Low college admission and completion rates correlate with the skyrocketing numbers of students of color who are suspended, expelled, pushed out of school, and imprisoned in juvenile and adult facilities. There’s no reason to believe that DeVos wouldn’t cosign Trump’s law and order platform and increase federal funding for more police, military hardware, and surveillance equipment on school campuses.
The DeVos privatization agenda also bodes ill for undocumented students already facing a precarious future due to the president-elect’s threat to rescind Obama’s Deferred Action for Childhood Arrivals (DACA) program. The threat of deportation, homelessness, and family upheaval would traumatize already fragile immigrant communities that rely on a patchwork of social services to survive.

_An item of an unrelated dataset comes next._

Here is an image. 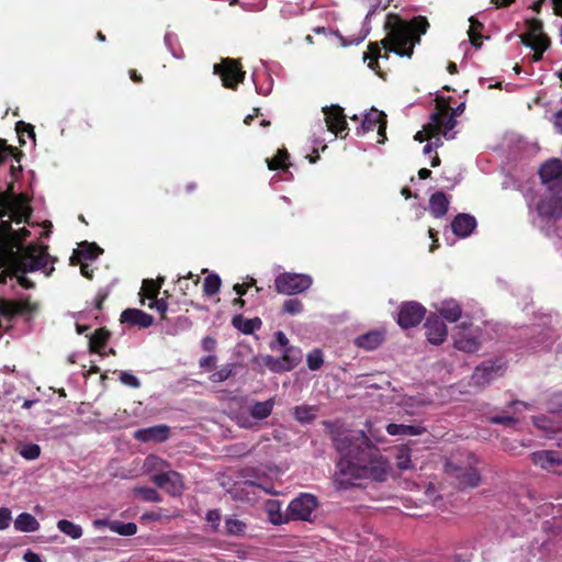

Under a Secretary DeVos, reproductive health education and the development of safe and inclusive school climates for LGBTQ students would also come under fire. The new regime could utilize its bully pulpit to further vilify equitable bathroom policies for transgender students, and the promotion of “abstinence-only” education would most likely be back on the federal table. Although states would have leeway in pushing back on these policies, a DeVos education department, buttressed by a GOP-controlled Congress, could jeopardize federal funding for states and school districts that buck the right-wing agenda.
As the NAACP Legal Defense Fund recently noted in its opposition to DeVos’s appointment, [She] provided funding for the Center for Individual Rights during its legal battle with the University of Michigan over affirmative action. After the Supreme Court ruled in 2003 to uphold the university’s affirmative action policy…she acknowledged that the motives underlying the policy were proper [but] stated that the policy was still unfair.
For human rights, social justice, and secular education, a DeVos regime in the US Department of Education would be a proverbial case of the fox guarding the henhouse.